**What is asked**
Gather every line in the entries below that contains the word "ceiling".

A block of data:
►
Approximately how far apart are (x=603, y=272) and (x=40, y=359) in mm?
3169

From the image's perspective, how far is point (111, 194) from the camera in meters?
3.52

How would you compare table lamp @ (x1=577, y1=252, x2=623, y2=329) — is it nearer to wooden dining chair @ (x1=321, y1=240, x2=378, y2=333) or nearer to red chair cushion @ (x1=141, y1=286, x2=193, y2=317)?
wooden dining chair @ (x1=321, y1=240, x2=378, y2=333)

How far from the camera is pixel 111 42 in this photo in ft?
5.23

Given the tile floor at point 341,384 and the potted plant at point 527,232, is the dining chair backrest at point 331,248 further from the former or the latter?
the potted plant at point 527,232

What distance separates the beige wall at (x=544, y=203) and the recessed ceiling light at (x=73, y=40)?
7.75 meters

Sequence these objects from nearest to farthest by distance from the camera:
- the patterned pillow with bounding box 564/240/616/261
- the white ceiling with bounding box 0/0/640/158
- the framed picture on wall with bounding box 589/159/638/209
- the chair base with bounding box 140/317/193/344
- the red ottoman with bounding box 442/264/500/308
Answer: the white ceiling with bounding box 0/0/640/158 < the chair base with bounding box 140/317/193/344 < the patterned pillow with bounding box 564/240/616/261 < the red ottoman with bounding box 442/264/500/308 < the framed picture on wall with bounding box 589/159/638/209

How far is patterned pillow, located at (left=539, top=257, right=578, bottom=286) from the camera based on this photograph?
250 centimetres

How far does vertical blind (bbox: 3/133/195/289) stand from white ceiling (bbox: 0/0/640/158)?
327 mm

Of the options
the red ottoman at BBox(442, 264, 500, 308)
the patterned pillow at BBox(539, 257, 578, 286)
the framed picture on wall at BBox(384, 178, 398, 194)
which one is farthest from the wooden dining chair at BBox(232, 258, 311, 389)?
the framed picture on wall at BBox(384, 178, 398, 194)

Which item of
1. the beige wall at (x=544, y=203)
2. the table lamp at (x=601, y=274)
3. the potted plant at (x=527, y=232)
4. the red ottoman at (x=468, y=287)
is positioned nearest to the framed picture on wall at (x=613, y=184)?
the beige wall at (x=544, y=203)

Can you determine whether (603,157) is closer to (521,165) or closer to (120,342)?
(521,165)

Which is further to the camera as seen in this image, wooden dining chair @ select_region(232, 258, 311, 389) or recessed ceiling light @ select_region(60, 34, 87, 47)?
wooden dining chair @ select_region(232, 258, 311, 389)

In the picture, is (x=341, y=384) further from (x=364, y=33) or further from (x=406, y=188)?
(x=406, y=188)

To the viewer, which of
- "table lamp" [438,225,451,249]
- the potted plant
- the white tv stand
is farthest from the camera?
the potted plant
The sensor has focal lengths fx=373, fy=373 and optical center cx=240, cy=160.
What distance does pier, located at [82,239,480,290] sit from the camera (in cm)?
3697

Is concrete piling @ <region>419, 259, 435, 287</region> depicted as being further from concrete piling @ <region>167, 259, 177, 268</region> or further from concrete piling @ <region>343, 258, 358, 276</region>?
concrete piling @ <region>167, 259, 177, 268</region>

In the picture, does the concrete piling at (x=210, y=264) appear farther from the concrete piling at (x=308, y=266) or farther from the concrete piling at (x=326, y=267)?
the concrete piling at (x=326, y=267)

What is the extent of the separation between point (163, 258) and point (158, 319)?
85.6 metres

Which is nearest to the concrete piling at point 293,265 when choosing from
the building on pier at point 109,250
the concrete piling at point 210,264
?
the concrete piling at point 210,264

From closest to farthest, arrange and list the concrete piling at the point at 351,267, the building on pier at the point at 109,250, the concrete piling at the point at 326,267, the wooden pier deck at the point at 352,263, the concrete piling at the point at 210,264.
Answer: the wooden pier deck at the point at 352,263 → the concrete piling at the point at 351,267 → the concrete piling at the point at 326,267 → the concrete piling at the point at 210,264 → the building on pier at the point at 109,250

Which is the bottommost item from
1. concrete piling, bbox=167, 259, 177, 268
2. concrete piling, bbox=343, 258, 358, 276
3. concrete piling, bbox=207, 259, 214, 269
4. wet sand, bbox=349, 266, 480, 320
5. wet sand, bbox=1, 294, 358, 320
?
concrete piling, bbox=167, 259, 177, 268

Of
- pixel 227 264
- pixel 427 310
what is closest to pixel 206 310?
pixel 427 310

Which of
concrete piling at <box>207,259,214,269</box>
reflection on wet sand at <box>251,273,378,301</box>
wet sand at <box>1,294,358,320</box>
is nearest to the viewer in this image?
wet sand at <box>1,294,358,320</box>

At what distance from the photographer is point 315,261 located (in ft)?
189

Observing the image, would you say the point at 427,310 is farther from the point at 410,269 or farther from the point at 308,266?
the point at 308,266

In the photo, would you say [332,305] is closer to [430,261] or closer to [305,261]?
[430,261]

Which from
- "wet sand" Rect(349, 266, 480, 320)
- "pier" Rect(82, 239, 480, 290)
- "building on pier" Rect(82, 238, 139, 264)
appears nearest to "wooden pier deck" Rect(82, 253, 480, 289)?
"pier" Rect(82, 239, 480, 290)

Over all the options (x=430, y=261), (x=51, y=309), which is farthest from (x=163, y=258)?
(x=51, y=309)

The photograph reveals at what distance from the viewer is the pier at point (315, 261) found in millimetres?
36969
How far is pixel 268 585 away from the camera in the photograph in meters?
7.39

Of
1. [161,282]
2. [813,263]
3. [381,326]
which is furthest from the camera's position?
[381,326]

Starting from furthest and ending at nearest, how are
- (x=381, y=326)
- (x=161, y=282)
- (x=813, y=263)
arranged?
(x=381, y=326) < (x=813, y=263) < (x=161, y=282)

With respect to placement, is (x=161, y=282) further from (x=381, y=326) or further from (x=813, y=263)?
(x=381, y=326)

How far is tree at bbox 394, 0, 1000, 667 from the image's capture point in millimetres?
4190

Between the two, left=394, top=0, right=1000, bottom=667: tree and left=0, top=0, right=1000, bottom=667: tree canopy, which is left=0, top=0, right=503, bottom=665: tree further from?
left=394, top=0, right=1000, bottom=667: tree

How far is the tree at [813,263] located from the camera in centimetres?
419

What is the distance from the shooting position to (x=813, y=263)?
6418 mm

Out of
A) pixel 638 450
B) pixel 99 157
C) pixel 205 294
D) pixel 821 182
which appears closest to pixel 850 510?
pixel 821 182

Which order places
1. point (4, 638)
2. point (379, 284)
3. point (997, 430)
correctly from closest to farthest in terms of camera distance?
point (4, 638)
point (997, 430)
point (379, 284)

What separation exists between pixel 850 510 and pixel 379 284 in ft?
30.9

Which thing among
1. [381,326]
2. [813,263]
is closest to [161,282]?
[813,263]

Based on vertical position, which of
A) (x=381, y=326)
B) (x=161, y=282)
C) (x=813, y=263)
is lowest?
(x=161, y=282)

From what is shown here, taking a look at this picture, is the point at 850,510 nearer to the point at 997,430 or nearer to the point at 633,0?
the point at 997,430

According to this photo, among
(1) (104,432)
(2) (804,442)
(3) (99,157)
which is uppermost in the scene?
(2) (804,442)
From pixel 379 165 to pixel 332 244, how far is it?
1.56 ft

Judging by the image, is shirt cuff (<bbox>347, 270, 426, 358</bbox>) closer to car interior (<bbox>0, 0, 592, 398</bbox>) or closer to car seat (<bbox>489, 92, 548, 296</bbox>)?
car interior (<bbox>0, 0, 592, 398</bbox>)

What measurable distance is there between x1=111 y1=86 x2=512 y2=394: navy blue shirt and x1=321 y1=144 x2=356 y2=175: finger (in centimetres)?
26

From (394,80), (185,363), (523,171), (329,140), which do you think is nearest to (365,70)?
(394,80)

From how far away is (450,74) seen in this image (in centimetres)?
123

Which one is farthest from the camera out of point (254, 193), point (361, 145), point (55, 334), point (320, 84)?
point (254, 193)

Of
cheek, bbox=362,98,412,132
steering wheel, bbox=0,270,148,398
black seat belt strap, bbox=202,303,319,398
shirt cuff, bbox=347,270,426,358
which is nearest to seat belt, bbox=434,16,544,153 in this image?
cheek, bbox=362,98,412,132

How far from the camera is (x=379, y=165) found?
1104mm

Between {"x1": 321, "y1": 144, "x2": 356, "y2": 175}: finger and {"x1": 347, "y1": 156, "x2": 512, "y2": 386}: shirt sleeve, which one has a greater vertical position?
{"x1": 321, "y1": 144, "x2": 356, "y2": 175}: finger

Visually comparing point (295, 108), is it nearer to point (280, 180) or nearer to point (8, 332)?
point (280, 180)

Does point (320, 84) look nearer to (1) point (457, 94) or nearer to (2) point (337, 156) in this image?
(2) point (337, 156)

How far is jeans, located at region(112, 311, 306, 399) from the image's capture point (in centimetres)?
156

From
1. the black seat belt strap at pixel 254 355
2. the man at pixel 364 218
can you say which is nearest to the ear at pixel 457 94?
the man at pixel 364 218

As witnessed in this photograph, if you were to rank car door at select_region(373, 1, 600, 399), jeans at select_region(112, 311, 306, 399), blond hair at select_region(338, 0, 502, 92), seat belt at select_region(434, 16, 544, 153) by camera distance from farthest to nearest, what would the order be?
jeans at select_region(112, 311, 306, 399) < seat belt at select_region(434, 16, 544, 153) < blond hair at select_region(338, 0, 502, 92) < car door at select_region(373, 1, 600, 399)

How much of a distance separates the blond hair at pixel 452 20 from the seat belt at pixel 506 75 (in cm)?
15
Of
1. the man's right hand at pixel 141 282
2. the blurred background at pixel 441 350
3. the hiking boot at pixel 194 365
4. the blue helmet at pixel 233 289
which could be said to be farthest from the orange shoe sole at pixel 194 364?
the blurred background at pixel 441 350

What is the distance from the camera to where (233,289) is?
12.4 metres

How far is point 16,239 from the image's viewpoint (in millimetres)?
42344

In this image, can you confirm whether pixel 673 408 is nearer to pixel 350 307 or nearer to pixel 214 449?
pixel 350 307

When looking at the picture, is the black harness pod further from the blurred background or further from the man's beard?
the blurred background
◄
**Problem solution**
What distance separates the beige wall at (x=544, y=203) and the recessed ceiling light at (x=73, y=40)?
- the white ceiling with bounding box 0/0/640/158
Answer: the white ceiling with bounding box 0/0/640/158 < the chair base with bounding box 140/317/193/344 < the patterned pillow with bounding box 564/240/616/261 < the red ottoman with bounding box 442/264/500/308 < the framed picture on wall with bounding box 589/159/638/209
How far does vertical blind (bbox: 3/133/195/289) stand from white ceiling (bbox: 0/0/640/158)?
Which is further to the camera as seen in this image, wooden dining chair @ select_region(232, 258, 311, 389) or recessed ceiling light @ select_region(60, 34, 87, 47)?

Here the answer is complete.